En tant que directeur de La Cinémathèque, quelle est votre sensibilité au spectacle vivant et, en particulier, au théâtre ?
Si le cinéma a toujours été présent dans ma vie, mon parcours est fortement marqué par le théâtre, mon premier métier étant celui de comédien. Après une formation au conservatoire et voulant découvrir d’autres manières de faire, je suis parti à Londres où des artistes comme Simon McBurney appréhendaient la création d’une façon plus collective. Le travail sur le corps de l’acteur y était beaucoup plus important et j’ai appris à appréhender le texte différemment en jouant dans une langue étrangère. Revenant à Paris quelques années après, j’ai dispensé des formations en théâtre bilingue. À Toulouse, j’ai rencontré Jacques Nichet qui m’a proposé de travailler sur le projet Mille milliards de poèmes au TNT. J’ai mené des ateliers pour faire découvrir la poésie au plus grand nombre et ce fut une expérience très marquante pour moi. La poésie est capable d’exprimer l’indicible, de susciter parfois des moments suspendus, hors du temps.
Mon rapport au cinéma n’est donc pas exclusif et s’enrichit de ces différentes expériences dans le spectacle vivant, de mon goût pour la poésie, le théâtre, la danse ou encore la démesure de l’opéra.
Le cinéma est un art « jeune » et s’est beaucoup nourri du théâtre…
Oui ! Il faut rappeler que le cinéma est à l’origine une attraction foraine, populaire, mais qui a trouvé une légitimité « artistique » en étant projeté dans les salles auprès d’un public plus bourgeois. À ses premiers balbutiements, le cinéma a fait beaucoup d’emprunts aux techniques du théâtre ou à la magie, notamment pour mettre en œuvre les premiers trucages. Le XXème siècle verra très tôt plusieurs tentatives d’hybridation de ces arts comme chez Meyerhold. Aujourd’hui, il semble qu’un cap ait été franchi dans ce processus avec l’émergence d’artistes comme Cyril Teste qui, de spectacle en spectacle, déploie une maîtrise dramaturgique de plus en plus fine de la mise en scène cinématographique au plateau. Festen m’a particulièrement marqué en ce sens. Je pense également au spectacle Les Damnés mis en scène par Ivo Van Hove au Festival d’Avignon avec la troupe de la Comédie-Française, et ce d’autant plus que le film de Visconti m’a profondément marqué dans ma jeunesse. Le travail de Julien Gosselin qui avait présenté 2666 au ThéâtredelaCité s’inscrit davantage dans une forme de Cinéma Vivant tant la caméra tient une place importante au plateau et influe sur le jeu des comédien∙ne∙s.

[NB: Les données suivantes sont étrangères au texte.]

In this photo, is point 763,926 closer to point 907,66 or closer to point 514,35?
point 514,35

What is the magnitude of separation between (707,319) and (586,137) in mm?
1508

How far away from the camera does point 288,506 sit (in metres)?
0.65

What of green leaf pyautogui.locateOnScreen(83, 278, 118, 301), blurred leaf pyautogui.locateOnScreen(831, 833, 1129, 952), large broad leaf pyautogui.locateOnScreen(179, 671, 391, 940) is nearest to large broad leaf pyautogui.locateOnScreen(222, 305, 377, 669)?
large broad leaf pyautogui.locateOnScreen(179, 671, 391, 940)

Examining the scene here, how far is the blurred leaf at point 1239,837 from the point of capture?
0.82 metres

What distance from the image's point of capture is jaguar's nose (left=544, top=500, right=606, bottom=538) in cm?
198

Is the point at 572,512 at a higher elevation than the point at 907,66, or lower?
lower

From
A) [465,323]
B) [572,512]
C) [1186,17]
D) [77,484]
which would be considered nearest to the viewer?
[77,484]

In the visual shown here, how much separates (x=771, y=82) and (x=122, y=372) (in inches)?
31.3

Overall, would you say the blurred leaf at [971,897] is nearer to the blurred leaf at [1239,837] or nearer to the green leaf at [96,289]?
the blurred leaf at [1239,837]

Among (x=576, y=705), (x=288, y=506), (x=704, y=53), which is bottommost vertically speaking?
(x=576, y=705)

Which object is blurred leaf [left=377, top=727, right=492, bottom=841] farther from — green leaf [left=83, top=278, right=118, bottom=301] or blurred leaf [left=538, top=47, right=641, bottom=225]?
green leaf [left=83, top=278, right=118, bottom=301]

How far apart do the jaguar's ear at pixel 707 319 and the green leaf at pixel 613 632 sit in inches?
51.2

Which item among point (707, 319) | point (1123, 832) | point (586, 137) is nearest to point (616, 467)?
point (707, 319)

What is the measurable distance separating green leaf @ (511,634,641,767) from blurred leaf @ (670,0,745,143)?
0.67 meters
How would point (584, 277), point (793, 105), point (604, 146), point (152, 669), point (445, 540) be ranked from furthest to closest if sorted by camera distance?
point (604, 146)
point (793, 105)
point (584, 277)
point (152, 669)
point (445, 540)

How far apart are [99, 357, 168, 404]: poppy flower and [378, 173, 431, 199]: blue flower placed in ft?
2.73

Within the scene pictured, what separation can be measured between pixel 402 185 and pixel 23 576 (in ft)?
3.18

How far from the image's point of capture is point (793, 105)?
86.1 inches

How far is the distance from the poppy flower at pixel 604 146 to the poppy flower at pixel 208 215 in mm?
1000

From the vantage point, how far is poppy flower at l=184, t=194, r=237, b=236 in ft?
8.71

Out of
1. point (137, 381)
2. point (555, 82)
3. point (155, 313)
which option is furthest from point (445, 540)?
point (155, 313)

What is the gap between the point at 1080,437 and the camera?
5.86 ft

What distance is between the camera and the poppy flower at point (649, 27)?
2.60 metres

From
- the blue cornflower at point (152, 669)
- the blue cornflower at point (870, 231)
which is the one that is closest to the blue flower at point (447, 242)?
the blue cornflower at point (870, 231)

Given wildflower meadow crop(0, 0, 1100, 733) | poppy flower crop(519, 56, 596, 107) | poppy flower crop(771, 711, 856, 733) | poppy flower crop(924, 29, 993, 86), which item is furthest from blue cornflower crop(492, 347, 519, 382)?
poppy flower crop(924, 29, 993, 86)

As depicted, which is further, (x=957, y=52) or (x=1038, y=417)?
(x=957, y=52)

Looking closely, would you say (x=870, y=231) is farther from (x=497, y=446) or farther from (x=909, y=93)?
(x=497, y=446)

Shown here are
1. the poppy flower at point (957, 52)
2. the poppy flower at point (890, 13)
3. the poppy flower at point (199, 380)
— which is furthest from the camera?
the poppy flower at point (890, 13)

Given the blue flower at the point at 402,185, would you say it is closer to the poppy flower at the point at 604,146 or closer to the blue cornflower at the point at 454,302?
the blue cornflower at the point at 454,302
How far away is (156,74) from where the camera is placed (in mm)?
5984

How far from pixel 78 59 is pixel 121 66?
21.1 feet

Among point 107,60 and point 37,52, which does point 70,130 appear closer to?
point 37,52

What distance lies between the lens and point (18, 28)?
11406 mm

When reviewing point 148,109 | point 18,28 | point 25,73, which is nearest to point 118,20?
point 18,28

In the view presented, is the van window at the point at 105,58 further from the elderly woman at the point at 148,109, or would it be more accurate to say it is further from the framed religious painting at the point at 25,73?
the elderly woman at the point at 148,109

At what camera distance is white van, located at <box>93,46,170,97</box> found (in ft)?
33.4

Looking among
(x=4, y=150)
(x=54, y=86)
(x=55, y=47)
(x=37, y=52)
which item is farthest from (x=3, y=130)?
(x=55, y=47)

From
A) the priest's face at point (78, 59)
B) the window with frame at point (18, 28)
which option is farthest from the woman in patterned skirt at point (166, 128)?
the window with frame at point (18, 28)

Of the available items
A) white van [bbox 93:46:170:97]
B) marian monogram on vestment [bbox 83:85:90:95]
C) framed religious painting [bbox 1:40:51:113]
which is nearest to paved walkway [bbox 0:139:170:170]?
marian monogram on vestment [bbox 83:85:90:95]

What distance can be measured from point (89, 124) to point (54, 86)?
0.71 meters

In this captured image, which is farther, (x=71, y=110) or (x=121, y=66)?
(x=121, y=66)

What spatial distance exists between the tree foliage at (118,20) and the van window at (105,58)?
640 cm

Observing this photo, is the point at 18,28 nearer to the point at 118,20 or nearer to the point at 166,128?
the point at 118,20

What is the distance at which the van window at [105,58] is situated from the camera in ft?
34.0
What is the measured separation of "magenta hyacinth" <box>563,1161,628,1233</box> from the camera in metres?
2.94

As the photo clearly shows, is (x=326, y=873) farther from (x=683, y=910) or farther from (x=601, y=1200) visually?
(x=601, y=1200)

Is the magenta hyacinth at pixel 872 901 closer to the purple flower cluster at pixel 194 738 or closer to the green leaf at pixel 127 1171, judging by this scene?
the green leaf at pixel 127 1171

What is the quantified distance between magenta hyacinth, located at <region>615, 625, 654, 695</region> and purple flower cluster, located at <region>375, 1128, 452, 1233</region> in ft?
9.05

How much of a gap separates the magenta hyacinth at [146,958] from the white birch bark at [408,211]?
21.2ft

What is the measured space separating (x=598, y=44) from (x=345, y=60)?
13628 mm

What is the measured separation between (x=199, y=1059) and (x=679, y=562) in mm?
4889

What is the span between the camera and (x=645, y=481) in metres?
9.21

Quelle sont les motivations de La Cinémathèque à développer des partenariats avec d’autres institutions culturelles comme le ThéâtredelaCité ?
La programmation de La Cinémathèque est par nature éclectique, comme le montre la diversité des formes et de sujets qui y sont traités. Il est plaisant pour nous de pouvoir faire cohabiter un cycle exceptionnel autour de la restauration des films de Roberto Rossellini avec une rétrospective sur la Hammer. Cet éclectisme se manifeste également par les ramifications déployées avec d’autres partenaires. Une partie de notre activité est par nature tournée vers la conservation et le patrimoine, mais nous avons à coeur d’accompagner la création contemporaine sous toutes ses formes. Nous programmons des spectacles cinématographiques comme les ciné-concerts, nous organisons le Festival Histoires de cinéma, ou des projections en écho à un spectacle programmé au ThéâtredelaCité… Aujourd’hui, de nouvelles coopérations apparaissent et, tout en poursuivant notre association à des événements comme Cinespaña en ce moment, nous souhaitons pousser cette logique en nous associant par exemple à La Biennale Internationale des Arts Vivants – Toulouse Occitanie.